There is an old legal axiom, “Reasonable people may disagree.” On some issues, there is a clear-cut moral divide. On others, there simply is not. Figuring out which issues are which is vital. We can all agree on the importance of a well-ordered society, but that does not mean we will agree on whether there should be a stoplight at a particular intersection. Similarly, we can all agree that a well-ordered monetary system is important. That does not mean, however, that all right-thinking people will agree on whether there is a need for a central bank.

Faced with a policy issue, the instinct in the modern political debate is to arrive at the conclusion first, and then to use the analysis to justify the decision. That order needs to be reversed. First understand the issue. Then arrive at a conclusion. And in arriving at a conclusion, it is perfectly fine to say, “This is what I conclude, but I can easily see how a well-informed, reasonable, thoughtful, and moral person would arrive at the opposite conclusion.”

There is another way of framing the argument. Some issues are of the first order to the functioning of a good society. It is very important that we get those issues right. But many, maybe even most, economic issues are of the second order. Not every political issue is equivalent to asking whether or not killing young humans is morally permissible. If we care about society, then it is very important to make these distinctions between first-order and second-order issues. It is wrong to pretend that first-order questions are second-order. It is equally wrong to turn second-order problems into first-order ones.

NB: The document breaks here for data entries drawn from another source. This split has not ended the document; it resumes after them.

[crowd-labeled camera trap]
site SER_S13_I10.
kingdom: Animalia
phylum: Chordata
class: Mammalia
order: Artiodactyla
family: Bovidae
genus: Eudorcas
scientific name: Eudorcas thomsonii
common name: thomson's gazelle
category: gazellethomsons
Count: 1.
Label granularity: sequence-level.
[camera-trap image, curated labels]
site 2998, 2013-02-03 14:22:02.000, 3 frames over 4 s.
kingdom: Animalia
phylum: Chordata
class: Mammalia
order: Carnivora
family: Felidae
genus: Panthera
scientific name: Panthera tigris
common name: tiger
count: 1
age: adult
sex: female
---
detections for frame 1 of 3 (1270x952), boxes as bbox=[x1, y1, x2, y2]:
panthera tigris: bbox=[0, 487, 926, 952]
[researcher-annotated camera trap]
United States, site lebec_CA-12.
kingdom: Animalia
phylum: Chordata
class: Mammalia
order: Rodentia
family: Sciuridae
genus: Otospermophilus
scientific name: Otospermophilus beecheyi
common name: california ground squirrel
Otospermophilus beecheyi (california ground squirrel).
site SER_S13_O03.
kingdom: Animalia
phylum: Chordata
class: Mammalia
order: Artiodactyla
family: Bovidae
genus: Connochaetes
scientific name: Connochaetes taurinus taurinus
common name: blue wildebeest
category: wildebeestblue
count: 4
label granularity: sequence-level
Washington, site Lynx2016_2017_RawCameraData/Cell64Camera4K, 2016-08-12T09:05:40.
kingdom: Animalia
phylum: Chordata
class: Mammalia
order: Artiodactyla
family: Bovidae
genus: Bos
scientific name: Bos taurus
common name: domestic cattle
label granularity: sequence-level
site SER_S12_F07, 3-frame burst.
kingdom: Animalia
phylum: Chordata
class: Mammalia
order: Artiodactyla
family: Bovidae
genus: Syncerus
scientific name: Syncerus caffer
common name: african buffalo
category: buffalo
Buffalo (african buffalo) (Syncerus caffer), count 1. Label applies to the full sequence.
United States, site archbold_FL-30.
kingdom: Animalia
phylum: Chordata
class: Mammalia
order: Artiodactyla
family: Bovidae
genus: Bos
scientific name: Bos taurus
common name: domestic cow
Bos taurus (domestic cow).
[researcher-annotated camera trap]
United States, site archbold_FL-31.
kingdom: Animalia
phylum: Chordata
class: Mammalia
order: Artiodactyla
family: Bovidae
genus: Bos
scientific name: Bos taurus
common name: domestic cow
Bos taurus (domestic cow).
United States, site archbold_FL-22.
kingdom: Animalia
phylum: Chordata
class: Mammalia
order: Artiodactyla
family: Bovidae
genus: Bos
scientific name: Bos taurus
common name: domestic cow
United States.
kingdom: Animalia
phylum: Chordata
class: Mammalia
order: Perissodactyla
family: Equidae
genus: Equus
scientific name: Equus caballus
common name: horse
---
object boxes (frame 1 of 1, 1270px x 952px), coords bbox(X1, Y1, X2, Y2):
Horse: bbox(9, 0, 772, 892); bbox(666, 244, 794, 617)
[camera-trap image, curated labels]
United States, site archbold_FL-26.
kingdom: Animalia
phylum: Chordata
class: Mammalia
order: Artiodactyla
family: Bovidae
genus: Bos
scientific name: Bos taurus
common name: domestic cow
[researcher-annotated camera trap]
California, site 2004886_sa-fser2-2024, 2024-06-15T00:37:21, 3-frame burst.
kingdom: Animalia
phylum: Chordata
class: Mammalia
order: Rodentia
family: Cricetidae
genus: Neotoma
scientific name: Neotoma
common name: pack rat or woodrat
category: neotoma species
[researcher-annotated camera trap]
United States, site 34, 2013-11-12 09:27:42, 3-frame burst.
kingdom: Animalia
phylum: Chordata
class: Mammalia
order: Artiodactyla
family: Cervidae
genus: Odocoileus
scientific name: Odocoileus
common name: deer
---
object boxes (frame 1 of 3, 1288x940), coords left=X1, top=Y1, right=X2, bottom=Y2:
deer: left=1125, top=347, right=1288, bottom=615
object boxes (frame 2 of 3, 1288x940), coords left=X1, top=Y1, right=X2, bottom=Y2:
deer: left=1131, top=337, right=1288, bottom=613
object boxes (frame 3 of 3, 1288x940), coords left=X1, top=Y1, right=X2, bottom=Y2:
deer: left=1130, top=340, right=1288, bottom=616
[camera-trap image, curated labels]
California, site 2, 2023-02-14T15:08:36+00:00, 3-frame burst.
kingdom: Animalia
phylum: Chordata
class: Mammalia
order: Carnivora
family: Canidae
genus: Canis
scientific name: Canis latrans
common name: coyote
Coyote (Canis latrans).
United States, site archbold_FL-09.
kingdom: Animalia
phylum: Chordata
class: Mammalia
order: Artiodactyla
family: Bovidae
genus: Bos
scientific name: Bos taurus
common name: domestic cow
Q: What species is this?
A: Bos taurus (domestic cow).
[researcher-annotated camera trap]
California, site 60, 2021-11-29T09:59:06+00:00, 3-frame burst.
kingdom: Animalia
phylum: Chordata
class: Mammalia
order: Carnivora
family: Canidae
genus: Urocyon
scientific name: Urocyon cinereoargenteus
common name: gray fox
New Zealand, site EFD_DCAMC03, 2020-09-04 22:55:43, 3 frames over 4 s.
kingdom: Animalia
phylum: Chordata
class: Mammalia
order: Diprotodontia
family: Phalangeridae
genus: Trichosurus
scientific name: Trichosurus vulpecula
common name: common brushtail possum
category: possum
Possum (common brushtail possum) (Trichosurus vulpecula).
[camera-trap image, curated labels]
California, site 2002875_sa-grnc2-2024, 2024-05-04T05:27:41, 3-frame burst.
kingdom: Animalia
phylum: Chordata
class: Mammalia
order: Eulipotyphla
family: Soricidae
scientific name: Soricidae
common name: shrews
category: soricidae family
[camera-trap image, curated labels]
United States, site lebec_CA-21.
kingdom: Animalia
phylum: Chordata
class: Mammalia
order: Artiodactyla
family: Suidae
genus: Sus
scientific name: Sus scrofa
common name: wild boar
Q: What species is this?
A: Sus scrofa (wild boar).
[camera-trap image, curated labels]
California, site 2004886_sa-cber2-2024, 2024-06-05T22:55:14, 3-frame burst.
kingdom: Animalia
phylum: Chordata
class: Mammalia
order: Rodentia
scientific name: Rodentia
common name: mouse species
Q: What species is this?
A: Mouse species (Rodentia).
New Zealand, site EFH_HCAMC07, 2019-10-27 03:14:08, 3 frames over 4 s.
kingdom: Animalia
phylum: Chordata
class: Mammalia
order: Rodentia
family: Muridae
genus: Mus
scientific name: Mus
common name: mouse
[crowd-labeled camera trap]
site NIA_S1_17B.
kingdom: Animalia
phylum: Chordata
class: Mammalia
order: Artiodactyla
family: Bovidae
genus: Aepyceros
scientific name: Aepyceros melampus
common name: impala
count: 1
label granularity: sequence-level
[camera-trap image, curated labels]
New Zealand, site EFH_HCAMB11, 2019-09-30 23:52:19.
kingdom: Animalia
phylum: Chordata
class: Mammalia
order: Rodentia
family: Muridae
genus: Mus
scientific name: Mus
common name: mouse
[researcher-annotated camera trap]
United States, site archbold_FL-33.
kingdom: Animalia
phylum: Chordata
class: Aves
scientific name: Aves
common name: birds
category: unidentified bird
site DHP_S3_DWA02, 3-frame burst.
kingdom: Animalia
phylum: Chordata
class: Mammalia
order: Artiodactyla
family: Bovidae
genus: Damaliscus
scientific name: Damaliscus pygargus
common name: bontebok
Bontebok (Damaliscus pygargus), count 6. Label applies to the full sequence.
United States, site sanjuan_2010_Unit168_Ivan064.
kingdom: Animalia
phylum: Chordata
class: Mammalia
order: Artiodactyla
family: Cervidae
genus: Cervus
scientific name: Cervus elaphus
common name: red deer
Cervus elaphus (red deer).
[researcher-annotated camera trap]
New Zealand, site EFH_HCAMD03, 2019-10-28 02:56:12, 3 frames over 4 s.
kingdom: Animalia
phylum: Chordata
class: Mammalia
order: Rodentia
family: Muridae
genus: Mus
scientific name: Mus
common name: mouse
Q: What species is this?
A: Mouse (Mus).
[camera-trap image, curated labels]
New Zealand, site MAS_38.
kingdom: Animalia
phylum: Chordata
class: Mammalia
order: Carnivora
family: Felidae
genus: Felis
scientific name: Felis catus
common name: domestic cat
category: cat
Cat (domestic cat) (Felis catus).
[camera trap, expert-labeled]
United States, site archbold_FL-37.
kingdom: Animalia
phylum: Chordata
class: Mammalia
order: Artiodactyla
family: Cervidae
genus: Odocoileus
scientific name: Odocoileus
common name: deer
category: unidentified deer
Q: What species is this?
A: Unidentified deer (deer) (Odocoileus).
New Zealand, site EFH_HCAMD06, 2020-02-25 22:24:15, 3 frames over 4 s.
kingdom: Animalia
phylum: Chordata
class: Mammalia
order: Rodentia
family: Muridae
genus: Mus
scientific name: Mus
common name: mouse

In the early twentieth century, John Erksine gave a lecture with the intriguing title, “The Moral Obligation to Be Intelligent.” He said:

We make a moral issue of an economic or social question, because it seems ignoble to admit it is simply a question for intelligence. Like the medicine-man, we use oratory and invoke our hereditary divinities, when the patient needs only a little quiet, or permission to get out of bed. We applaud those leaders who warm to their work—who, when they cannot open a door, threaten to kick it in. In the philosopher’s words, we curse the obstacles of life as though they were devils. But they are not devils. They are obstacles.

We all have a moral obligation to be intelligent. We have a moral obligation to think about costs and benefits of whatever policy we prefer. If you cannot explain why well-meaning, intelligent people have a different set of policy preferences, then you have not fulfilled your obligation to be a good citizen. In a society that is ready to adopt the war metaphor for every difference of opinion, one of the most radical moral acts that we can take is first to set out simply to clarify the matters under discussion.

Davenport and Lloyd quote Albert Einstein:

If I had an hour to solve a problem and my life depended on it, I would spend the first fifty-five minutes determining the proper question to ask, for once I know the proper question, I could solve the problem in less than five minutes.

In thinking about a good society, the moral obligation of economic analysis is faithfully to spend that fifty-five minutes.